"Many B2C companies go viral by convincing current users to upload their address books and email their friends."
This is just 'legitimized' spam IMHO.
If your product is that good, you don't have to "convince current users" to help you spam... If you make your product really well, people will market it for you, because they like it and want to tell their friends.
Actually, it's not spam at all. It's just a system (let's not go down the "evils of giving someone my email user/pass" road again) that allows users to more easily send to their contacts.
To look at it another way, if you like our widget.com site, we at widget.com are trying to make it as easy as possible to tell your friends. Re-entering your contacts into our system manually is such a pita, that almost no one does it. I don't know about you, but I have never received spam from MySpace, Facebook, LinkedIn, or Yelp. I have received invites from friends/associates/folks I kinda know. This is not spam, this is email from a someone I know using a different sender. Is it always welcome? No. Do I really mind it? No. If you do, you should have a filter on your mail that trashes all mail from addresses other than those in your contact list.
We all know that the centralized contact model with API's and public/private keys would just plain rock, but it's not here yet, and companies are just trying to live with what we have (long enough to get their next round).
Ok, and one more thing - for those of you who try to send emails, this post is a nice summation of the things you should do, have to look out for, should know about, and the sites you need to visit to improve the chances of your legitimate messages getting through.

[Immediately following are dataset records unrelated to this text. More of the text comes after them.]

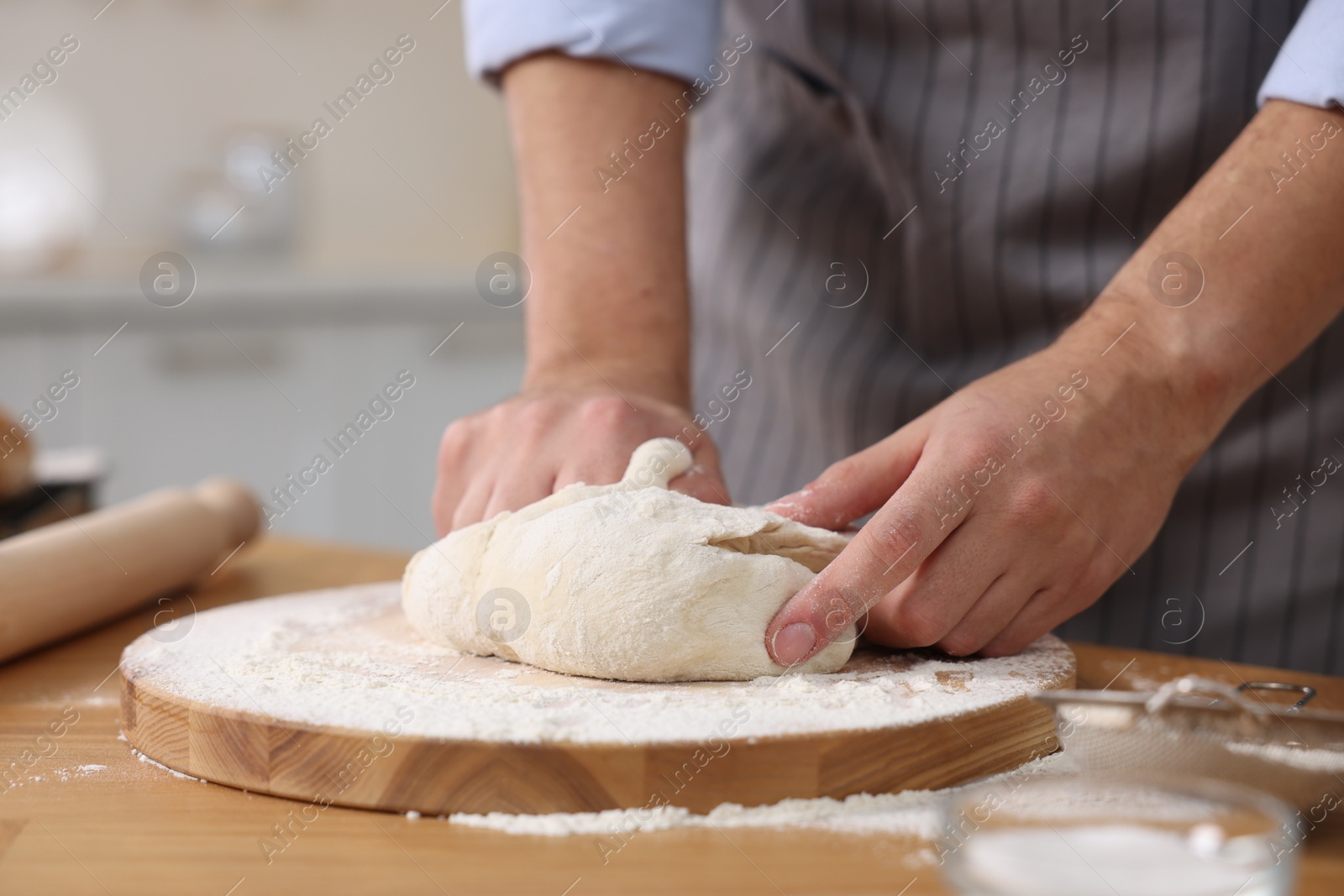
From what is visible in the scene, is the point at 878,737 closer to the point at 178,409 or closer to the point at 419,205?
the point at 178,409

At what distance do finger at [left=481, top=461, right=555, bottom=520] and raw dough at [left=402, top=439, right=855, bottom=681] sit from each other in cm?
5

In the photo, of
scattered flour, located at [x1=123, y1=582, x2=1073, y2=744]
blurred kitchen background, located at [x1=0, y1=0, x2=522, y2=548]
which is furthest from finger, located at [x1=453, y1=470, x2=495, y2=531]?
blurred kitchen background, located at [x1=0, y1=0, x2=522, y2=548]

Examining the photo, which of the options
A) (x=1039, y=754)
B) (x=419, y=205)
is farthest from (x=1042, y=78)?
(x=419, y=205)

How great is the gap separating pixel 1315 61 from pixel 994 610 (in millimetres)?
484

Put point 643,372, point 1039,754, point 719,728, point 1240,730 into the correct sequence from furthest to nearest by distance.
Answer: point 643,372 → point 1039,754 → point 719,728 → point 1240,730

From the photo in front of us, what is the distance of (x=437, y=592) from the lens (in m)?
0.94

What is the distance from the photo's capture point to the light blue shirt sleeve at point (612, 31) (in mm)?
1210

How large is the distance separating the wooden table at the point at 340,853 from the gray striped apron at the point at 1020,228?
641 mm

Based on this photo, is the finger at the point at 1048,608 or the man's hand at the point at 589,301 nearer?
the finger at the point at 1048,608

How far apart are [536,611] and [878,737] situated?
0.95ft

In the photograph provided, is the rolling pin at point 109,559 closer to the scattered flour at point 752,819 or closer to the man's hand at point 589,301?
the man's hand at point 589,301

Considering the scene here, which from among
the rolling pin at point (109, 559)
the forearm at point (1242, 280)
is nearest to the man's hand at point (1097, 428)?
the forearm at point (1242, 280)

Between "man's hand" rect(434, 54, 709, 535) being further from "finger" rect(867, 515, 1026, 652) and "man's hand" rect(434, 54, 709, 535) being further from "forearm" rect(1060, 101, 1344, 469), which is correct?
"forearm" rect(1060, 101, 1344, 469)

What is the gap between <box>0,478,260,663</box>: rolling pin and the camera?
1045mm
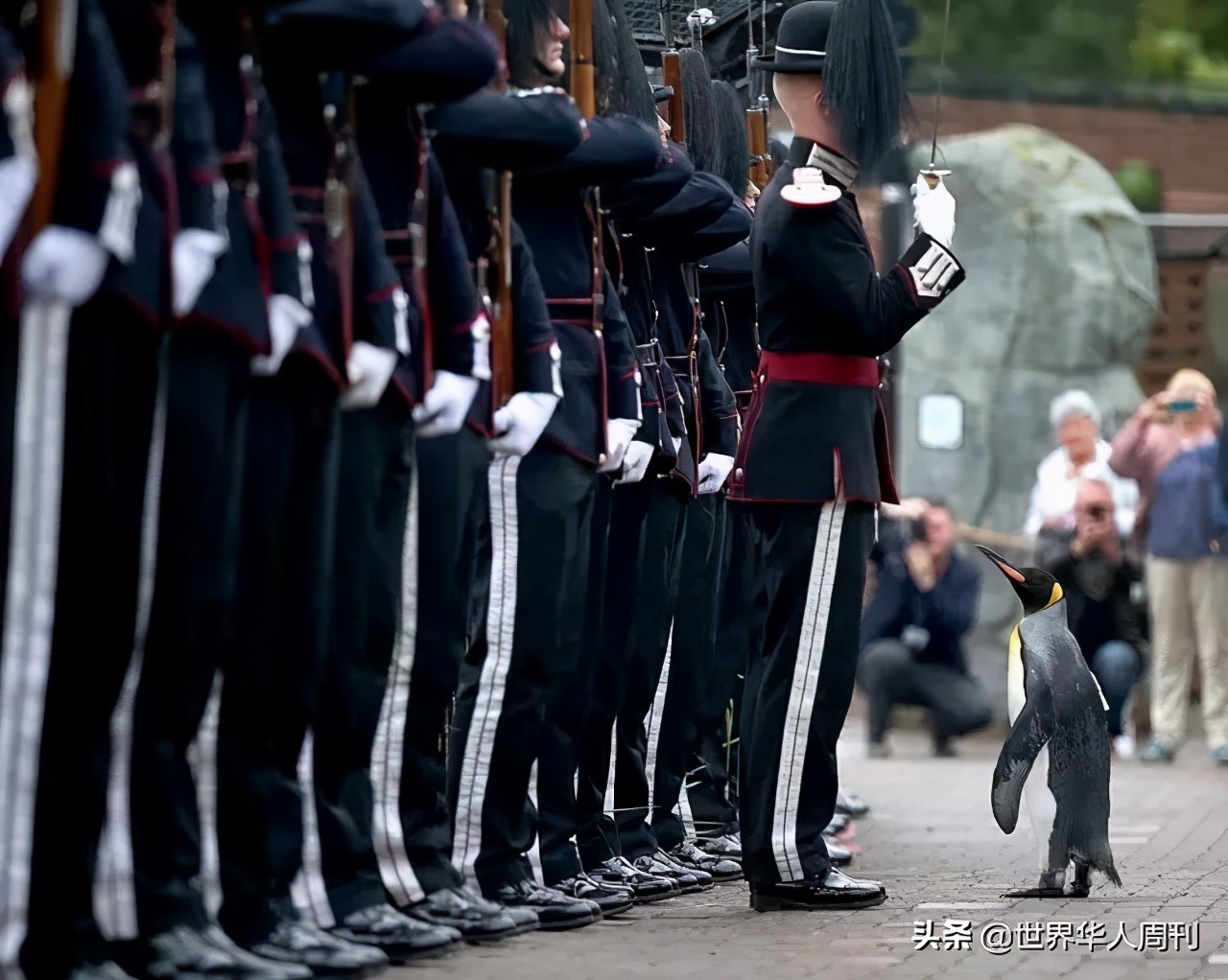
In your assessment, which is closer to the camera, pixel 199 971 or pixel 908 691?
pixel 199 971

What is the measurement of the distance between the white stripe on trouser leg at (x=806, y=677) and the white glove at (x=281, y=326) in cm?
218

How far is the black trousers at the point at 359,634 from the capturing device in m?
5.14

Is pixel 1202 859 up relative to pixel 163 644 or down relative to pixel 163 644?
down

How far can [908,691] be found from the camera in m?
14.4

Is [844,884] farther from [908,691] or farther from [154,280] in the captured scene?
[908,691]

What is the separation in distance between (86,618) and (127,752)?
0.36 meters

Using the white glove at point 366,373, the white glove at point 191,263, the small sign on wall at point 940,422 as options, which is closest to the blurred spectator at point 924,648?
the small sign on wall at point 940,422

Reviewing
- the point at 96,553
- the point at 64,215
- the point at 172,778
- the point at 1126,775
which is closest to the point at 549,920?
the point at 172,778

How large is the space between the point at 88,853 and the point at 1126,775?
351 inches

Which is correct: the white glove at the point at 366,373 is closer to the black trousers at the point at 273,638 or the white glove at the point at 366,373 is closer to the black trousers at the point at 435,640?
the black trousers at the point at 273,638

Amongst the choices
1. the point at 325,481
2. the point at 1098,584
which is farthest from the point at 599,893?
the point at 1098,584

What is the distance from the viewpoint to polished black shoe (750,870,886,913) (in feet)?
21.6

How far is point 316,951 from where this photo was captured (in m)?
4.84

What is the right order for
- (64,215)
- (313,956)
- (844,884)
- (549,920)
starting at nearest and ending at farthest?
(64,215) → (313,956) → (549,920) → (844,884)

Your definition of spam seems to be dependent on knowing the sender. I disagree completely with that definition. I receive quite a bit of spam from facebook, all under the guise of coming from my friends. More likely they have been told they must invite more people to unlock secret features (Probably to enable their virtual frog to grow wings or something).
Duping/bribing users into giving you their address book, so you can spam their friends, is not a good business practice IMHO.
I do agree though. If you have a legitimate reason to email people who have opted in, or expressed a direct interest, some of the sites in the article are useful.
Let me clarify. Spam as defined as unsolicited bulk mail/messages. Often folks even throw the work "indiscriminate" into their definition. I don't consider someone that I know actively sending me an invite to something they find useful unsolicited or bulk. I ignore most of them, but where it came from someone I know, it's not spam. Now, if Facebook (or some craptastic App) sends things to me that are not actually from a friend/contact/someone I know or does so by duping someone into sending the mail, then yes, that's spam. I guess it's kinda the definition of porn thing ...
Again, aren't we, as web app folks / eutrepeneurs /start-up peeps only talking about legitamate uses of sending email? I know I sure am and protecting my companies name / ability to send such mail and keep as much out of spam boxes and filters is of utmost importance. For folks who don't know much about the subject and want to know more, the OP is a good post to get rolling. Surely not the be all and end all though, but a good starting point.
With tens and hundreds of emails in the INBOX, going forward, how much would email contribute to the virality of the application? Can SMS work out to be an interesting alternative? SMS is guaranteed to be delivered, there is no SPAM filtering yet and the probability of reading SMS is much higher than an email.
I'd be unhappy to get random invites via whatever method. Whatever happened to word of mouth? Of people telling other people about a cool app/site off their own back, because they like it and it's useful to them?
This is just 'legitimized' spam IMHO.
If your product is that good, you don't have to "convince current users" to help you spam... If you make your product really well, people will market it for you, because they like it and want to tell their friends.